Erbil II

CVE: A Catalystas Approach

CVE: A Catalystas Approach

Catalystas is proud to present our newest endeavour: the development of an internal project to research, analyze, and design a methodology based on feminist approaches to countering violent extremism.

The world is facing the threat of violent extremism in a new and evolving manner, one that utilizes the traditional exploitation of internalized anger and dissatisfaction, and catapults it to the international stage through means of globalized media channels that feed on fear, hurt, and tension. Based on our team’s extensive experience on the topics of Armed Non-State Actors (ANSAs), Anti-Terrorism, Countering Violent Extremism (CVE), and conflict resolution, in multiple areas highly affected by terrorism, including Syria, Iraq, Afghanistan, and Colombia, we have seen firsthand the changes in approach by extremist and terrorist organizations, especially the impact on women as actors with agency, rather than solely victims.

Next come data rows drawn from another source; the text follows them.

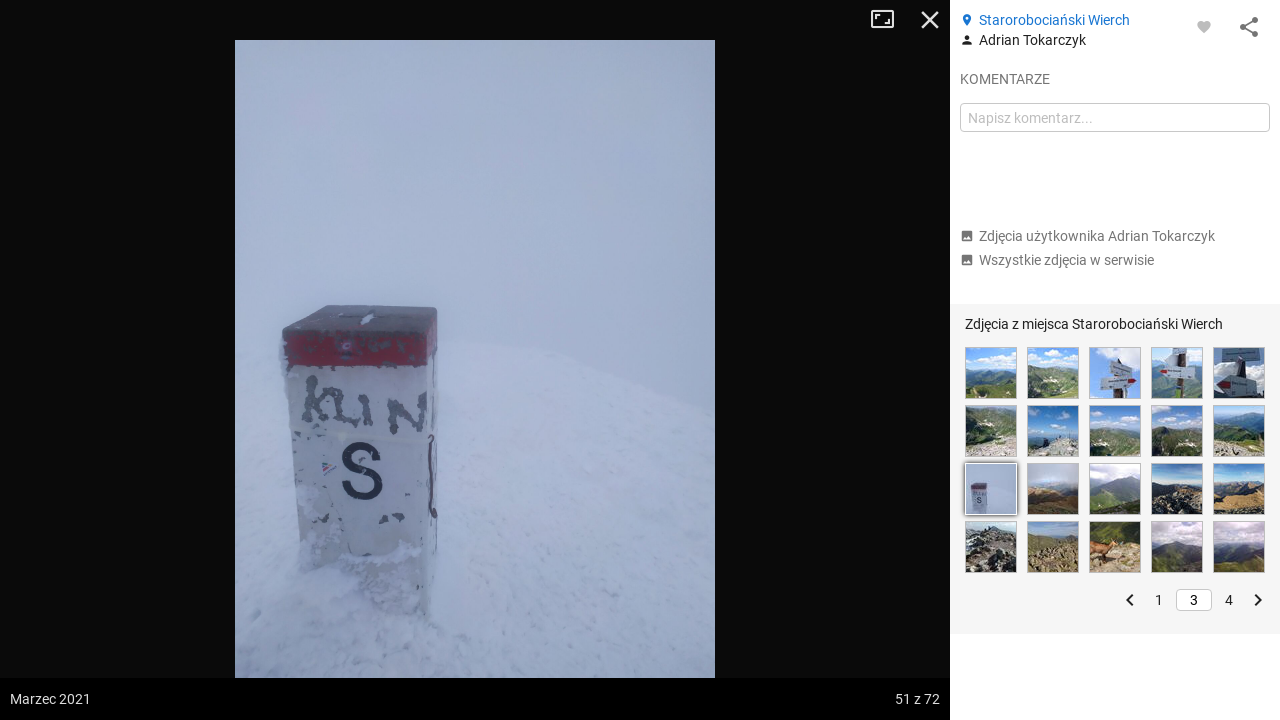

--- FILE ---
content_type: application/javascript; charset=utf-8
request_url: https://fundingchoicesmessages.google.com/f/AGSKWxXu0Y1lx1WwtnuIZ10jxEIoWsWK9RQBD6cbiGczaeqWXMyJpKZsXAerpzOxuT1DDDKrjEPdeDINB8RQBWh7EoTLYGfP6hEy49xcA1qb573-5teBuQQsC7GeIl1S7BWLcELZ9NiE1EModjnfVEcLBPjRPN7DdNOraNw2bm6_KLIgNouHO53Bg4o8vUD4/_/qwa??img_adv==300x250//rightnavadsanswer./flash-ads.
body_size: -1290
content:
window['9d8dbf18-78ad-458a-939a-9e0364e78f6b'] = true;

Often in our work, we come into contact with women who have taken on a variety of roles, including active terrorists as well as active and passive supporters, legitimizers, and socially, culturally, and politically influential figures who affect the level of attention or effort given to issues of terror and extremism. In our work based in and around the ongoing conflict in Syria and the spillover into Iraq in particular, we have seen women on all sides taking on ‘nontraditional’ roles, even women belonging to extremist groups which espouse heavily ‘traditional’ practices.

As intersectional feminists, experts in terrorism, and experienced policy, security, and gender practitioners, we have observed a plethora of approaches to counter-action and responses to terrorism. Many of them are military-based responses and interventions, which often miss the gendered aspects of environments and precursors that make violent extremism flourish. It is no longer enough to counter violent extremism through traditional means; when violence rears its face in the public eye, it is already too late.

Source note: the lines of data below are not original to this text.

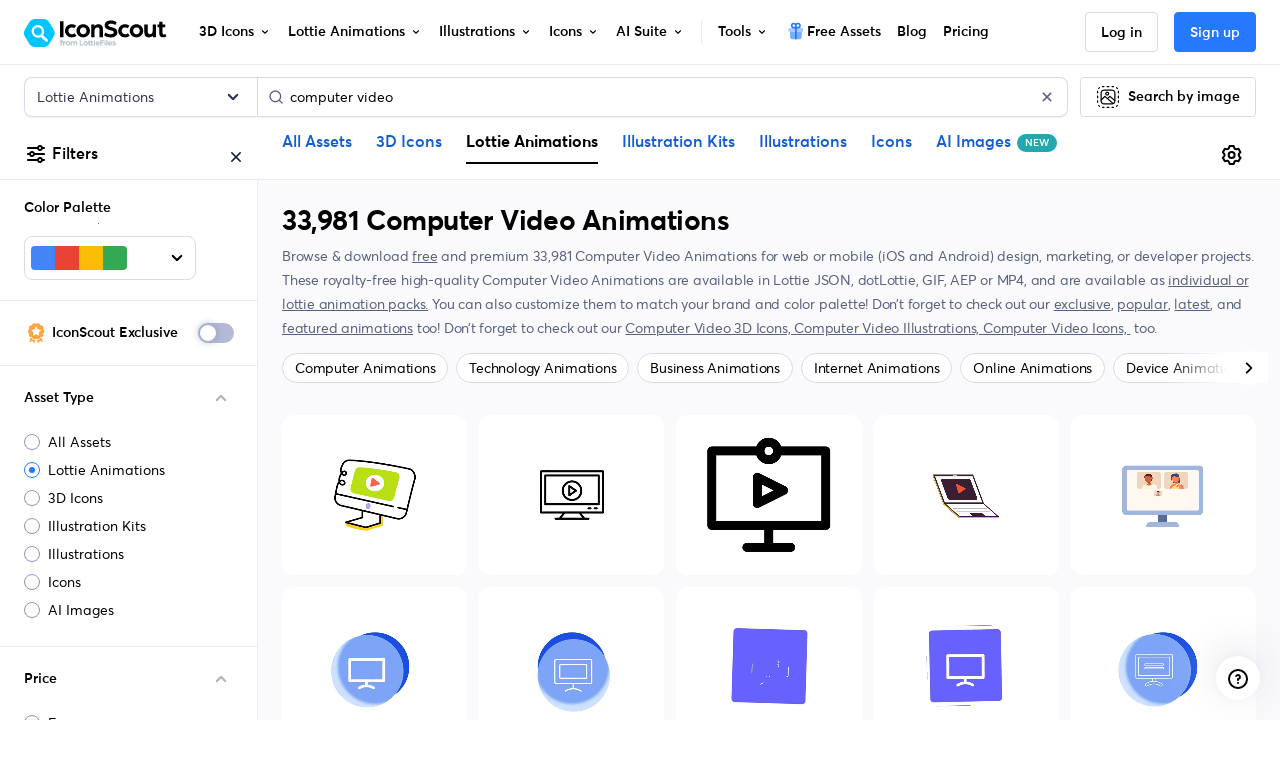

--- FILE ---
content_type: text/javascript
request_url: https://cdna.iconscout.com/6fe763b.modern.js
body_size: -463
content:
(window.webpackJsonp=window.webpackJsonp||[]).push([[665],{1100:function(e,c,n){"use strict";n.r(c),c.default=n.p+"0ce037259ce11757cdfee5fa8ee6378f.lottie"}}]);


--- FILE ---
content_type: image/svg+xml
request_url: https://cdna.iconscout.com/img/reverse-image-search.aa3484a.svg
body_size: 1415
content:
<svg width="48" height="48" viewBox="0 0 48 48" fill="none" xmlns="http://www.w3.org/2000/svg">
<path fill-rule="evenodd" clip-rule="evenodd" d="M8.94409 16.4245C8.94409 12.293 12.2933 8.94385 16.4247 8.94385H31.5754C35.7068 8.94385 39.056 12.293 39.056 16.4245V31.5751C39.056 35.7066 35.7068 39.0558 31.5754 39.0558H16.4247C12.2933 39.0558 8.94409 35.7066 8.94409 31.5751V16.4245ZM16.4247 11.2796C13.5833 11.2796 11.2798 13.583 11.2798 16.4245V31.5751C11.2798 34.4166 13.5833 36.72 16.4247 36.72H31.5754C34.4168 36.72 36.7203 34.4166 36.7203 31.5751V16.4245C36.7203 13.583 34.4168 11.2796 31.5754 11.2796H16.4247Z" fill="black"/>
<path fill-rule="evenodd" clip-rule="evenodd" d="M21.0435 3.16786C21.0435 2.52287 21.5664 2 22.2114 2H25.7886C26.4336 2 26.9565 2.52287 26.9565 3.16786C26.9565 3.81285 26.4336 4.33572 25.7886 4.33572H22.2114C21.5664 4.33572 21.0435 3.81285 21.0435 3.16786ZM8.04533 4.54301C8.43834 5.05443 8.34235 5.78763 7.83092 6.18064C7.2117 6.65649 6.65649 7.21169 6.18064 7.83092C5.78763 8.34235 5.05443 8.43834 4.54301 8.04533C4.03158 7.65232 3.93559 6.91913 4.3286 6.4077C4.92815 5.62751 5.62751 4.92814 6.4077 4.3286C6.91913 3.93558 7.65232 4.03158 8.04533 4.54301ZM39.9547 4.54301C40.3477 4.03158 41.0809 3.93559 41.5923 4.3286C42.3725 4.92815 43.0719 5.62751 43.6714 6.4077C44.0644 6.91913 43.9684 7.65232 43.457 8.04533C42.9456 8.43834 42.2124 8.34235 41.8194 7.83092C41.3435 7.2117 40.7883 6.65649 40.1691 6.18064C39.6577 5.78763 39.5617 5.05443 39.9547 4.54301ZM44.8321 21.0435C45.4771 21.0435 46 21.5664 46 22.2114V25.7886C46 26.4336 45.4771 26.9565 44.8321 26.9565C44.1871 26.9565 43.6643 26.4336 43.6643 25.7886V22.2114C43.6643 21.5664 44.1871 21.0435 44.8321 21.0435ZM3.16786 21.0435C3.81285 21.0435 4.33572 21.5664 4.33572 22.2114V25.7886C4.33572 26.4336 3.81285 26.9565 3.16786 26.9565C2.52287 26.9565 2 26.4336 2 25.7886V22.2114C2 21.5664 2.52287 21.0435 3.16786 21.0435ZM4.54301 39.9547C5.05443 39.5617 5.78763 39.6577 6.18064 40.1691C6.65649 40.7883 7.21169 41.3435 7.83092 41.8194C8.34235 42.2124 8.43834 42.9456 8.04533 43.457C7.65232 43.9684 6.91913 44.0644 6.4077 43.6714C5.62751 43.0719 4.92814 42.3725 4.3286 41.5923C3.93558 41.0809 4.03158 40.3477 4.54301 39.9547ZM43.457 39.9547C43.9684 40.3477 44.0644 41.0809 43.6714 41.5923C43.0719 42.3725 42.3725 43.0719 41.5923 43.6714C41.0809 44.0644 40.3477 43.9684 39.9547 43.457C39.5617 42.9456 39.6577 42.2124 40.1691 41.8194C40.7883 41.3435 41.3435 40.7883 41.8194 40.1691C42.2124 39.6577 42.9456 39.5617 43.457 39.9547ZM21.0435 44.8321C21.0435 44.1871 21.5664 43.6643 22.2114 43.6643H25.7886C26.4336 43.6643 26.9565 44.1871 26.9565 44.8321C26.9565 45.4771 26.4336 46 25.7886 46H22.2114C21.5664 46 21.0435 45.4771 21.0435 44.8321Z" fill="black"/>
<path fill-rule="evenodd" clip-rule="evenodd" d="M16.8769 21.9114C17.3096 21.4787 18.0029 21.4534 18.466 21.8533L34.5482 35.7414C35.0363 36.163 35.0903 36.9004 34.6688 37.3886C34.2472 37.8768 33.5097 37.9308 33.0216 37.5092L17.761 24.3306L11.2534 30.8381C10.7973 31.2942 10.0579 31.2942 9.60182 30.8381C9.14575 30.382 9.14575 29.6426 9.60183 29.1865L16.8769 21.9114Z" fill="black"/>
<path fill-rule="evenodd" clip-rule="evenodd" d="M27.0661 21.8755C27.5055 21.4736 28.1768 21.4666 28.6244 21.8591L38.3428 30.3814C38.8277 30.8066 38.8761 31.5445 38.4508 32.0294C38.0256 32.5144 37.2877 32.5628 36.8028 32.1375L27.8709 24.3049L24.1573 27.7022C23.6814 28.1375 22.9427 28.1047 22.5074 27.6288C22.072 27.1529 22.1049 26.4142 22.5808 25.9788L27.0661 21.8755Z" fill="black"/>
<path fill-rule="evenodd" clip-rule="evenodd" d="M22.4219 19.0446C21.498 19.0446 20.7491 18.2957 20.7491 17.3718C20.7491 16.4479 21.498 15.6989 22.4219 15.6989C23.3458 15.6989 24.0948 16.4479 24.0948 17.3718C24.0948 18.2957 23.3458 19.0446 22.4219 19.0446ZM18.4133 17.3718C18.4133 19.5857 20.208 21.3804 22.4219 21.3804C24.6358 21.3804 26.4305 19.5857 26.4305 17.3718C26.4305 15.1579 24.6358 13.3632 22.4219 13.3632C20.208 13.3632 18.4133 15.1579 18.4133 17.3718Z" fill="black"/>
<path d="M44.8321 30.3154C45.4771 30.3154 46 30.8383 46 31.4833V33.2719C46 33.7697 45.9677 34.2605 45.9048 34.7422C45.8214 35.3818 45.2353 35.8326 44.5957 35.7492C43.9561 35.6657 43.5053 35.0796 43.5887 34.4401C43.6385 34.0583 43.6643 33.6684 43.6643 33.2719V31.4833C43.6643 30.8383 44.1871 30.3154 44.8321 30.3154Z" fill="black"/>
<path d="M3.16786 30.3154C3.81285 30.3154 4.33572 30.8383 4.33572 31.4833V33.2719C4.33572 33.6684 4.36148 34.0583 4.41129 34.4401C4.49471 35.0796 4.04387 35.6657 3.40429 35.7492C2.76472 35.8326 2.17861 35.3818 2.09518 34.7422C2.03235 34.2605 2 33.7697 2 33.2719V31.4833C2 30.8383 2.52287 30.3154 3.16786 30.3154Z" fill="black"/>
<path d="M3.40429 11.5251C4.04387 11.6085 4.49471 12.1946 4.41129 12.8342C4.36148 13.216 4.33572 13.6059 4.33572 14.0023V15.791C4.33572 16.436 3.81285 16.9588 3.16786 16.9588C2.52287 16.9588 2 16.436 2 15.791V14.0023C2 13.5046 2.03235 13.0138 2.09518 12.5321C2.17861 11.8925 2.76472 11.4417 3.40429 11.5251Z" fill="black"/>
<path d="M44.5957 11.5251C45.2353 11.4417 45.8214 11.8925 45.9048 12.5321C45.9677 13.0138 46 13.5046 46 14.0023V15.791C46 16.436 45.4771 16.9588 44.8321 16.9588C44.1871 16.9588 43.6643 16.436 43.6643 15.791V14.0023C43.6643 13.6059 43.6385 13.216 43.5887 12.8342C43.5053 12.1946 43.9561 11.6085 44.5957 11.5251Z" fill="black"/>
<path d="M36.2306 44.5955C36.314 45.2351 35.8632 45.8212 35.2236 45.9047C34.7419 45.9675 34.2511 45.9998 33.7534 45.9998H31.9647C31.3197 45.9998 30.7969 45.477 30.7969 44.832C30.7969 44.187 31.3197 43.6641 31.9647 43.6641H33.7534C34.1498 43.6641 34.5397 43.6384 34.9215 43.5886C35.5611 43.5051 36.1472 43.956 36.2306 44.5955Z" fill="black"/>
<path d="M30.7969 3.16786C30.7969 2.52287 31.3197 2 31.9647 2H33.7534C34.2511 2 34.7419 2.03235 35.2236 2.09518C35.8632 2.17861 36.314 2.76472 36.2306 3.40429C36.1472 4.04387 35.5611 4.49471 34.9215 4.41129C34.5397 4.36148 34.1498 4.33572 33.7534 4.33572H31.9647C31.3197 4.33572 30.7969 3.81285 30.7969 3.16786Z" fill="black"/>
<path d="M11.6135 44.5955C11.6969 43.956 12.283 43.5051 12.9226 43.5886C13.3044 43.6384 13.6942 43.6641 14.0907 43.6641H15.8793C16.5243 43.6641 17.0472 44.187 17.0472 44.832C17.0472 45.477 16.5243 45.9998 15.8793 45.9998H14.0907C13.593 45.9998 13.1022 45.9675 12.6205 45.9047C11.9809 45.8212 11.53 45.2351 11.6135 44.5955Z" fill="black"/>
<path d="M14.0907 4.33572C13.6942 4.33572 13.3044 4.36148 12.9226 4.41129C12.283 4.49471 11.6969 4.04387 11.6135 3.40429C11.53 2.76472 11.9809 2.17861 12.6205 2.09518C13.1022 2.03235 13.593 2 14.0907 2H15.8793C16.5243 2 17.0472 2.52287 17.0472 3.16786C17.0472 3.81285 16.5243 4.33572 15.8793 4.33572H14.0907Z" fill="black"/>
</svg>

Looking through this intersectional lens, the causes, actors, and influences involved in the CVE programs that we have worked on have led our Catalystas team to the conclusion that a new approach is needed: one that takes into consideration all those affected by the pull of violent extremism, and examines the ways in which preventative and reductive measures can be created, improved, and implemented across regions affected by extremism. Given our specific socio-cultural backgrounds, linguistic expertise, professional training, and deep care for this often under-explored intersection between feminism and CVE, we are pooling our skills and taking this opportunity to contribute our unique perspective to international counter extremism and deradicalization efforts.

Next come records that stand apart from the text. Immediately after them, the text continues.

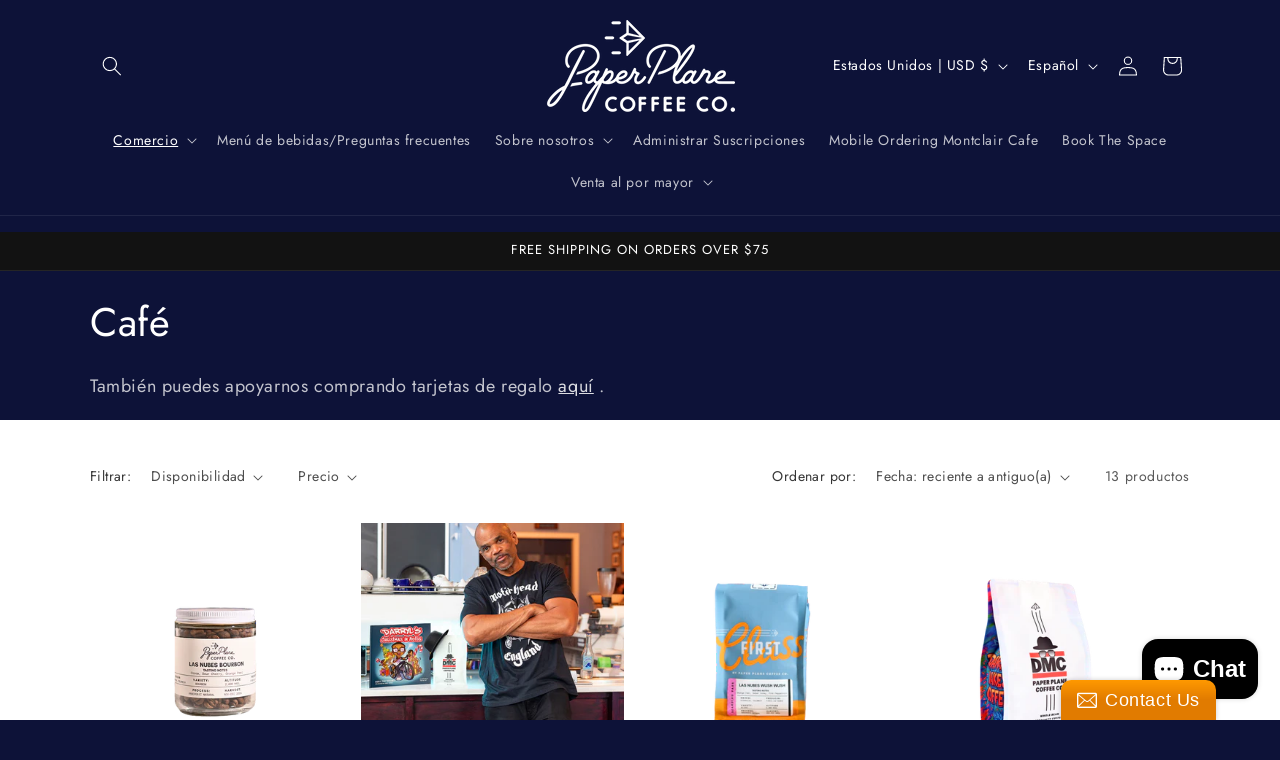

--- FILE ---
content_type: application/x-javascript; charset=utf-8
request_url: https://bundler.nice-team.net/app/shop/status/paper-plane-coffee-company.myshopify.com.js?1769283232
body_size: -356
content:
var bundler_settings_updated='1610110066';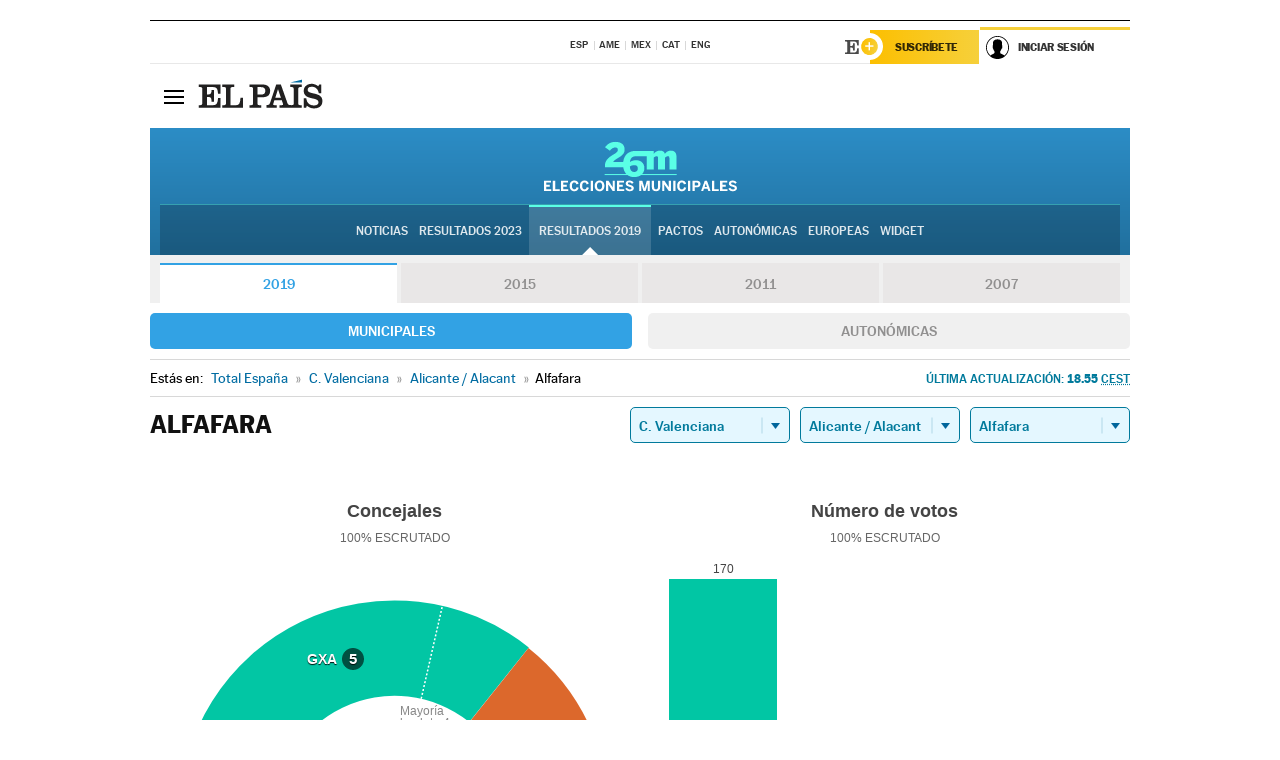

--- FILE ---
content_type: application/x-javascript;charset=utf-8
request_url: https://smetrics.elpais.com/id?d_visid_ver=5.5.0&d_fieldgroup=A&mcorgid=2387401053DB208C0A490D4C%40AdobeOrg&mid=78485891185575923196768135274903947833&ts=1768944858506
body_size: -38
content:
{"mid":"78485891185575923196768135274903947833"}

--- FILE ---
content_type: application/x-javascript
request_url: https://resultados.elpais.com/elecciones/2019/municipales/17/03/10.js2
body_size: 47
content:
EPETjsonElectionsCallback({"nombre_disputado":"concejales","ts":"1558964411","tipo_sitio":"5","convocatoria":"2019","resultados":{"partido":[{"votos_porciento":"58.22","votos_numero":"170","electos":"5","id_partido":"1005418","nombre":"GXA"},{"votos_porciento":"17.81","votos_numero":"52","electos":"1","id_partido":"1022645","nombre":"COMPROMIS MUNICIPAL"},{"votos_porciento":"11.99","votos_numero":"35","electos":"1","id_partido":"1026722","nombre":"PP"},{"votos_porciento":"11.64","votos_numero":"34","electos":"0","id_partido":"1017013","nombre":"PSOE"}],"numero_partidos":"4"},"porciento_escrutado":"100","votos":{"abstenciones":{"porcentaje":"12.98","cantidad":"44"},"blancos":{"porcentaje":"0.34","cantidad":"1"},"nulos":{"porcentaje":"1.02","cantidad":"3"},"contabilizados":{"porcentaje":"87.02","cantidad":"295"}},"num_a_elegir":"7","nombre_lugar":"Ayuntamiento","id":"17_03_10","nombre_sitio":"Alfafara"});

--- FILE ---
content_type: application/x-javascript
request_url: https://resultados.elpais.com/elecciones/2015/municipales/17/03/10.js2
body_size: 71
content:
EPETjsonElectionsCallback({"nombre_disputado":"concejales","ts":"0","tipo_sitio":"5","convocatoria":"2015","resultados":{"partido":[{"votos_porciento":"70.59","votos_numero":"192","electos":"6","id_partido":"4318","nombre":"PSOE"},{"votos_porciento":"22.43","votos_numero":"61","electos":"1","id_partido":"4252","nombre":"PP"}],"numero_partidos":"2"},"porciento_escrutado":"100","votos":{"abstenciones":{"porcentaje":"13.98","cantidad":"46"},"blancos":{"porcentaje":"6.99","cantidad":"19"},"nulos":{"porcentaje":"3.89","cantidad":"11"},"contabilizados":{"porcentaje":"86.02","cantidad":"283"}},"num_a_elegir":"7","nombre_lugar":"Ayuntamiento","id":"17_03_10","nombre_sitio":"Alfafara"});

--- FILE ---
content_type: application/x-javascript
request_url: https://resultados.elpais.com/elecciones/2019/municipales/17/03/10.js2
body_size: -58
content:
EPETjsonElectionsCallback({"nombre_disputado":"concejales","ts":"1558964411","tipo_sitio":"5","convocatoria":"2019","resultados":{"partido":[{"votos_porciento":"58.22","votos_numero":"170","electos":"5","id_partido":"1005418","nombre":"GXA"},{"votos_porciento":"17.81","votos_numero":"52","electos":"1","id_partido":"1022645","nombre":"COMPROMIS MUNICIPAL"},{"votos_porciento":"11.99","votos_numero":"35","electos":"1","id_partido":"1026722","nombre":"PP"},{"votos_porciento":"11.64","votos_numero":"34","electos":"0","id_partido":"1017013","nombre":"PSOE"}],"numero_partidos":"4"},"porciento_escrutado":"100","votos":{"abstenciones":{"porcentaje":"12.98","cantidad":"44"},"blancos":{"porcentaje":"0.34","cantidad":"1"},"nulos":{"porcentaje":"1.02","cantidad":"3"},"contabilizados":{"porcentaje":"87.02","cantidad":"295"}},"num_a_elegir":"7","nombre_lugar":"Ayuntamiento","id":"17_03_10","nombre_sitio":"Alfafara"});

As a dedicated group of researchers, our team will be exploring the psychological, socio-economic, and environmental aspects of terrorism and recruitment as it relates to the role of gender and women.  By exploring the role of women in extremism, gendered approaches to recruitment and retention, micro and macrocosms of toxic masculinity and femininity, and communicative echo chambers, Catalystas aims to build a comprehensive methodology for countering violent extremism in a wide variety of socioeconomic and ethnoreligious settings.

 

We look forward to sharing our findings!